Faltar el respeto es insultar o descalificar a una persona, se lo merezca o no; decir una verdad que escuece, o explicar que la postura contraria está cientifícamente demostrada no es necesariamente irrespetuoso (aunque posiblemente dañino para el ego de quien lo escucha), y rasgarse las vestiduras al grito de no soy mala madre por ello me parece una reacción sumamente infantil y desproporcionada: resulta que el que más ofendido se siente es precisamente el que menos razones tiene para sentirse así.
Las posturas reñidas con el respeto simplemente no son respetables, así de claro.

Los extremos no son buenos: depende. En algunas cosas no valen las medias tintas, y en los ejemplos que vengo arrastrando a lo largo de toda la entrada, un término medio es imposible de alcanzar al tratarse de posturas irreconciliables: o respetamos al niño o no le respetamos, en el mismo instante en que condicionamos este respeto a las circunstancias (le atendemos pero solo en horario laboral, le cogemos en brazos pero solo cuando nos apetezca a nosotros, solo le pegamos cuando lo demás no funciona) se lo estamos faltando.
El término medio no siempre es lo más sensato y saludable, personalmente pienso que cuando está en juego la dignidad de una persona, tenga la edad que tenga, más vale irse al extremo.

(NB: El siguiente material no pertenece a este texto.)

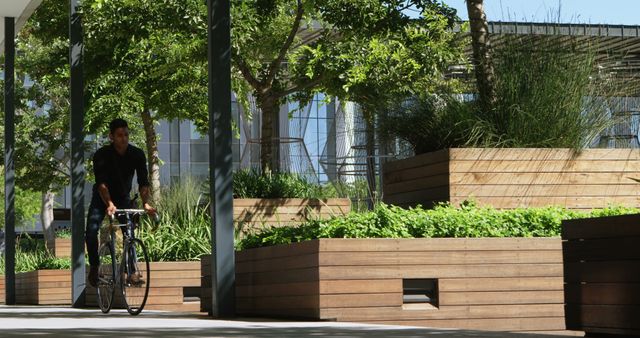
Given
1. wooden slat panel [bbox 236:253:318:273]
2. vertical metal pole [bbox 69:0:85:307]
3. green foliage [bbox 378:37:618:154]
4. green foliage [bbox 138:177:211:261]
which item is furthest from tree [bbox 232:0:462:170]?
wooden slat panel [bbox 236:253:318:273]

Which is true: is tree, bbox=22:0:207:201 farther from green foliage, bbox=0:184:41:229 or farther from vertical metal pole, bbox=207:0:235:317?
green foliage, bbox=0:184:41:229

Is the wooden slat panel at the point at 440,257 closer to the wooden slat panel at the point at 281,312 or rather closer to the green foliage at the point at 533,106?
the wooden slat panel at the point at 281,312

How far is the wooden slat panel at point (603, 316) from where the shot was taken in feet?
16.0

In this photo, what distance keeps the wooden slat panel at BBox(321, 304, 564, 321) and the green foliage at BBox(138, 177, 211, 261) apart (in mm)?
3722

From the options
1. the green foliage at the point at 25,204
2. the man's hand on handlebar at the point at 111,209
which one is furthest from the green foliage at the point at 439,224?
the green foliage at the point at 25,204

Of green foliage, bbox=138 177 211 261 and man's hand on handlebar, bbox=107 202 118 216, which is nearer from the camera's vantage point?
man's hand on handlebar, bbox=107 202 118 216

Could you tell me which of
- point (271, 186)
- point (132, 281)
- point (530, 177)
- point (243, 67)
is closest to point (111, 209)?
point (132, 281)

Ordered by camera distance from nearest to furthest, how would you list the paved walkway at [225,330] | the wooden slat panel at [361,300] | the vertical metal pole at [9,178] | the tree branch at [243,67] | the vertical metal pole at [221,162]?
1. the paved walkway at [225,330]
2. the wooden slat panel at [361,300]
3. the vertical metal pole at [221,162]
4. the tree branch at [243,67]
5. the vertical metal pole at [9,178]

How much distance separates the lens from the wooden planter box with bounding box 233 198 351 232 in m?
11.2

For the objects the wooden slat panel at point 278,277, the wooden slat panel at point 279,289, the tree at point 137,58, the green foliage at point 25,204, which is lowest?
the wooden slat panel at point 279,289

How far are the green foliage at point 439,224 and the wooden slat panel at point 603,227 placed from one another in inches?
72.3

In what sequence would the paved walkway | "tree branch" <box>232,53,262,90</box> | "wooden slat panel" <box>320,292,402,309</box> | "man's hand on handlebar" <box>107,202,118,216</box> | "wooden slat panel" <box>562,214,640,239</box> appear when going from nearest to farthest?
"wooden slat panel" <box>562,214,640,239</box>, the paved walkway, "wooden slat panel" <box>320,292,402,309</box>, "man's hand on handlebar" <box>107,202,118,216</box>, "tree branch" <box>232,53,262,90</box>

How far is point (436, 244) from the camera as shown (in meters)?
6.93

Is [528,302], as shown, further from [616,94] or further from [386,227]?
[616,94]
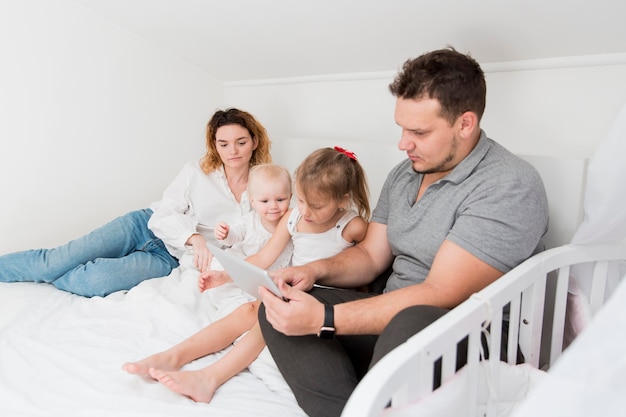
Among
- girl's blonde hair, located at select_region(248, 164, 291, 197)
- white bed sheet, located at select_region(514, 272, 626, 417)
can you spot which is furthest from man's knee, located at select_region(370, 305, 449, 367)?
girl's blonde hair, located at select_region(248, 164, 291, 197)

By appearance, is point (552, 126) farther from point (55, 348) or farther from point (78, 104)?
point (78, 104)

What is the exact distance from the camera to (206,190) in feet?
7.13

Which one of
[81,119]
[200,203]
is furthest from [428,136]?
[81,119]

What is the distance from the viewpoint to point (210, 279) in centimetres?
164

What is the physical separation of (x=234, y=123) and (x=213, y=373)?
1.09 meters

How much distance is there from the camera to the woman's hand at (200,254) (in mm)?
1878

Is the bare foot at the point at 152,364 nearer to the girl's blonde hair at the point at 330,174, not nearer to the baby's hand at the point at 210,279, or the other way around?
the baby's hand at the point at 210,279

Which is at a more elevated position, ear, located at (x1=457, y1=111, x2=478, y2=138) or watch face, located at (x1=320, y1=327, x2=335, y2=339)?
ear, located at (x1=457, y1=111, x2=478, y2=138)

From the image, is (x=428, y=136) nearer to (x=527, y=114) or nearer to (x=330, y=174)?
(x=330, y=174)

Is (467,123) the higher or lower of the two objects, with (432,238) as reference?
higher

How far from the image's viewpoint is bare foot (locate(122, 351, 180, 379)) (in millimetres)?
1306

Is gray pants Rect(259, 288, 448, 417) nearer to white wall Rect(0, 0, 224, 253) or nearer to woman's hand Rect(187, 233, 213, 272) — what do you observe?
woman's hand Rect(187, 233, 213, 272)

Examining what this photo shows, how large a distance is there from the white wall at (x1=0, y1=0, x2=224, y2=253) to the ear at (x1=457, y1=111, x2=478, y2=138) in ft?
6.35

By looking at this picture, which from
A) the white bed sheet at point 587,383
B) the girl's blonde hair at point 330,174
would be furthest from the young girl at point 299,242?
the white bed sheet at point 587,383
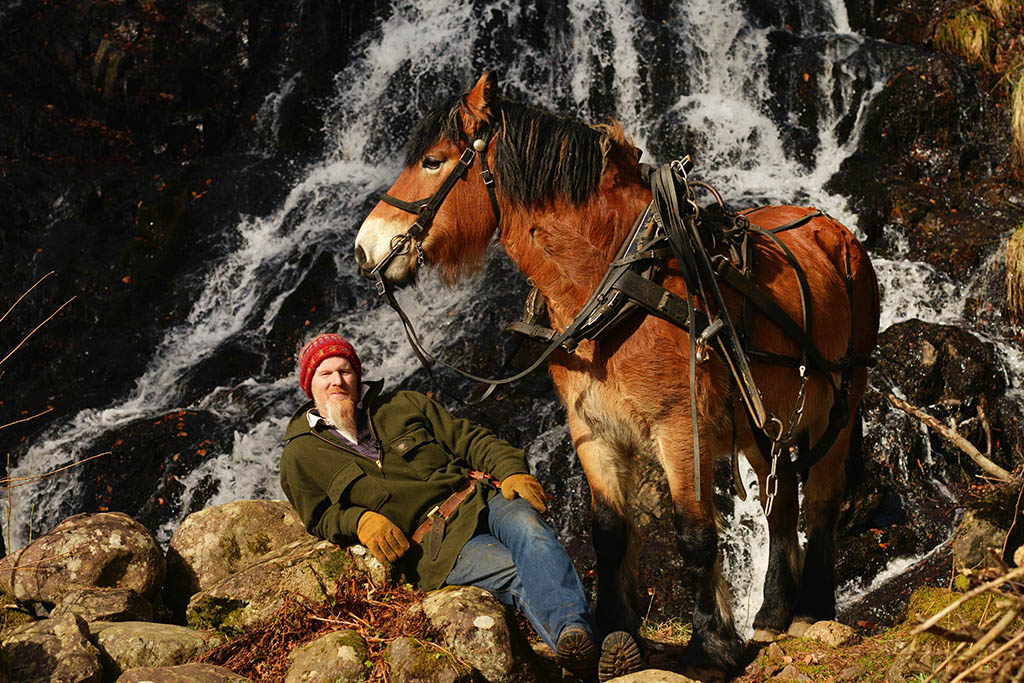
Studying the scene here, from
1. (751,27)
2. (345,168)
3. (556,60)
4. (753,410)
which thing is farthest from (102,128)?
(753,410)

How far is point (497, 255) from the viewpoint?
10.6 meters

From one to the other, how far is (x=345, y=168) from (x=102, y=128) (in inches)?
159

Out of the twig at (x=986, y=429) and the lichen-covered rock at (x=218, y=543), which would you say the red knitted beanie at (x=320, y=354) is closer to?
the lichen-covered rock at (x=218, y=543)

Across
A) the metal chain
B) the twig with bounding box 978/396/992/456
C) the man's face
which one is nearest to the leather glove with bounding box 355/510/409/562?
the man's face

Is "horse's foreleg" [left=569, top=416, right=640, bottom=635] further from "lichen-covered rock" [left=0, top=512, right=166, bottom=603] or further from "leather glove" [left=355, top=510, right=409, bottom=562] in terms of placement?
"lichen-covered rock" [left=0, top=512, right=166, bottom=603]

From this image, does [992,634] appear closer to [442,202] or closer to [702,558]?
[702,558]

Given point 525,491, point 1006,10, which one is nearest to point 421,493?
point 525,491

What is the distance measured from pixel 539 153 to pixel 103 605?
2.89 metres

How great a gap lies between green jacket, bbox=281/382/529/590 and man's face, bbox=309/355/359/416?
0.10 metres

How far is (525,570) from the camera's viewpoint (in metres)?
3.95

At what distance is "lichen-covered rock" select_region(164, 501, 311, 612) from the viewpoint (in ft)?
16.4

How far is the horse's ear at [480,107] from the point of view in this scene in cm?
405

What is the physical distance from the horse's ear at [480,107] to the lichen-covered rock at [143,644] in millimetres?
2532

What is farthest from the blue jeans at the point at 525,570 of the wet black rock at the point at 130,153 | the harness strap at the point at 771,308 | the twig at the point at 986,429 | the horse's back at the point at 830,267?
the wet black rock at the point at 130,153
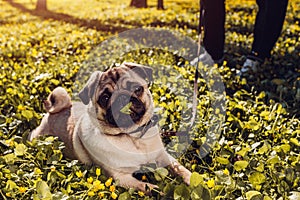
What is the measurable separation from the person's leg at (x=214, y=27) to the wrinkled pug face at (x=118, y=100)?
125 inches

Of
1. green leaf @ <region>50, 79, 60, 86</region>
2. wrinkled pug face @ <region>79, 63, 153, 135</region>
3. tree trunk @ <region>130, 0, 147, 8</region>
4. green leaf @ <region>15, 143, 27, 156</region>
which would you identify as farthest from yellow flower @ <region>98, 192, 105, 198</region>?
tree trunk @ <region>130, 0, 147, 8</region>

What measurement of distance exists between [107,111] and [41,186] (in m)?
0.67

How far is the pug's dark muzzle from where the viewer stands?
124 inches

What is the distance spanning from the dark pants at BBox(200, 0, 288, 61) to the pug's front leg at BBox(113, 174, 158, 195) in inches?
132

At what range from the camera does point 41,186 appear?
303 cm

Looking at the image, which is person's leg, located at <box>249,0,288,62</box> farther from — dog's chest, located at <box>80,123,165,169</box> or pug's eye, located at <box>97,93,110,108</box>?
pug's eye, located at <box>97,93,110,108</box>

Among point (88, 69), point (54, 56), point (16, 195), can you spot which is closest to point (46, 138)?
point (16, 195)

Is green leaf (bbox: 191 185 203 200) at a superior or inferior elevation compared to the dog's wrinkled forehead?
inferior

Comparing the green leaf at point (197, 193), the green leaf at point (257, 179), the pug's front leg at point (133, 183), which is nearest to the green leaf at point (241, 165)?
the green leaf at point (257, 179)

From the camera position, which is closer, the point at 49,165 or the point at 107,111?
the point at 107,111

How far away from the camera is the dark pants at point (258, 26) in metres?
5.85

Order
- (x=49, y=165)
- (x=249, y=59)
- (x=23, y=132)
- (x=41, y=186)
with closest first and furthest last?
(x=41, y=186) < (x=49, y=165) < (x=23, y=132) < (x=249, y=59)

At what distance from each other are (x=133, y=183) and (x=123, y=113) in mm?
516

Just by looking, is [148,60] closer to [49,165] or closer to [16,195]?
[49,165]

Lo contrario, equivaldría a decir que entre no ser racista y unirse a una célula del Ku Klux Klan hay que buscar un término medio, por ejemplo ser racista pero solo con determinadas etnias.
Visto así, queda claro, pero si lo trasladamos a la infancia ya se desdibuja todo en favor de las diferentes opciones educativas para buscar una escala de grises donde solo existen el blanco y el negro.

En conclusión, no pretendo convencer ni evangelizar a nadie, me limito a dar mi opinión (igual de discutible y prescindible que cualquier otra) desde mi madriguera virtual. Soy consciente de que mi voz no tiene el poder de cambiar nada, pero mi voz unida a otras puede formar un coro o un multitudinario grito de protesta capaz de cambiar el mundo.